**Provided text**
*****

How can parallel decoding improve multi-agent warehouse routing?
Learning to Solve the Min-Max Mixed-Shelves Picker-Routing Problem via Hierarchical and Parallel Decoding
February 17, 2025
https://arxiv.org/pdf/2502.10233This paper introduces MAHAM (Multi-Agent Hierarchical Attention Model), a new algorithm for optimizing picker routes in mixed-shelves warehouses. The goal is to minimize the longest route taken by any picker (min-max objective) which improves overall order fulfillment time.
Key points for LLM-based multi-agent systems:
- Hierarchical and parallel decoding: MAHAM decides on locations and items to pick simultaneously for all agents, enabling coordination. This is unlike typical autoregressive models that plan sequentially for each agent.
- Sequential action selection within parallel decoding: While decisions are made in parallel, actions are executed sequentially to avoid conflicts (e.g., two pickers trying to grab the same item). This is managed via a learned ranking of which agents should act first.
- Agent context encoder: Encodes picker information like location, remaining capacity, and current tour length, enhancing decision-making. Includes a ranking-based positional encoding and self-attention for inter-agent communication.
- Parameter sharing: Increases efficiency and improves generalization by reusing parameters in the encoder's cross-attention mechanism.
- Self-supervised learning: The model trains on pseudo-optimal solutions generated by its own best performance, progressively improving over time.

*****

**Records supplied**

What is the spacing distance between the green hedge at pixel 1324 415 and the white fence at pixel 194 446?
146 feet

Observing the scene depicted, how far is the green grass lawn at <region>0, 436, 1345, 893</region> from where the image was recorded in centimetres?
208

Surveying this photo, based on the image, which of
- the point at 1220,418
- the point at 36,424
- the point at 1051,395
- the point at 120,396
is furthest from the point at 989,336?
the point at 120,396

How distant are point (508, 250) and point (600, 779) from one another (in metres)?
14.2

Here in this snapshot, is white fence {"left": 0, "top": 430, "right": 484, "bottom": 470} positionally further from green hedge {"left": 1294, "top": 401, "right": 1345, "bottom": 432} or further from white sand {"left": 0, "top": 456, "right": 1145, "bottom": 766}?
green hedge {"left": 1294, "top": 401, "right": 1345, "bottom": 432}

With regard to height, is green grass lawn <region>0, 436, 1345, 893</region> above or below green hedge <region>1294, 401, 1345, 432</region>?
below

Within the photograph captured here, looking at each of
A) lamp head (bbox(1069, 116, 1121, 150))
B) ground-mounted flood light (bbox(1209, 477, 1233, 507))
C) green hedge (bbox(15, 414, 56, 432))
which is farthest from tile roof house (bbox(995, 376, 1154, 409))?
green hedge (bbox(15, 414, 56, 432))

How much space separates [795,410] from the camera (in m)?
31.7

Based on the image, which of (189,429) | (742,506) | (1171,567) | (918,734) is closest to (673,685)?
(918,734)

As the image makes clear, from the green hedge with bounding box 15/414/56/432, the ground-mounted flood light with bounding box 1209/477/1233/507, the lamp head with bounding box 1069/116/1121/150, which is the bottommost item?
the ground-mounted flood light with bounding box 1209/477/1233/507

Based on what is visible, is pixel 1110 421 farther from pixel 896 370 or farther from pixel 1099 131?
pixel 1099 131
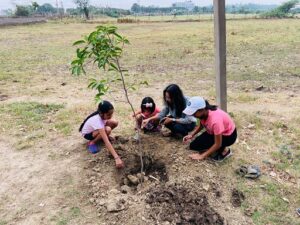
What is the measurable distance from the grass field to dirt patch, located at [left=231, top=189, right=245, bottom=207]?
2.5 inches

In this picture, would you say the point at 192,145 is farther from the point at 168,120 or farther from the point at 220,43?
the point at 220,43

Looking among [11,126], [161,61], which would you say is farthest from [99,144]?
[161,61]

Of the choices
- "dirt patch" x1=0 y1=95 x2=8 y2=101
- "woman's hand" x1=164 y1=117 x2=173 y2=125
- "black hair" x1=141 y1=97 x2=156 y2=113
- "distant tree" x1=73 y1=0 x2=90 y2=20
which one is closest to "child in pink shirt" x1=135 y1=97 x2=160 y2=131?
"black hair" x1=141 y1=97 x2=156 y2=113

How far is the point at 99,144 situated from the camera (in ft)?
13.8

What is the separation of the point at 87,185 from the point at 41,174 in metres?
0.62

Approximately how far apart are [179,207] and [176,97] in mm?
1314

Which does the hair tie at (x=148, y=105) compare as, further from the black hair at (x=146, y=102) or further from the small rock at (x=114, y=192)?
the small rock at (x=114, y=192)

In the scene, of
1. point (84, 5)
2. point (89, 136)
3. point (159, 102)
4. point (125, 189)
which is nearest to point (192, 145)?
point (125, 189)

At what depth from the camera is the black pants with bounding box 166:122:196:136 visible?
4.19 meters

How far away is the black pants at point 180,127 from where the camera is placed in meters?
4.19

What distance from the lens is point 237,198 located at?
3.26m

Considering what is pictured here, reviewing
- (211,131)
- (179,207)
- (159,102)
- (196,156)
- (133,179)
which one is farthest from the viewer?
(159,102)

*****

**Instructions to follow**
Reproduce the MAHAM summary text, everything from "Key points for" down to "for each agent.", without any change.

**The completed task**
Key points for LLM-based multi-agent systems:
- Hierarchical and parallel decoding: MAHAM decides on locations and items to pick simultaneously for all agents, enabling coordination. This is unlike typical autoregressive models that plan sequentially for each agent.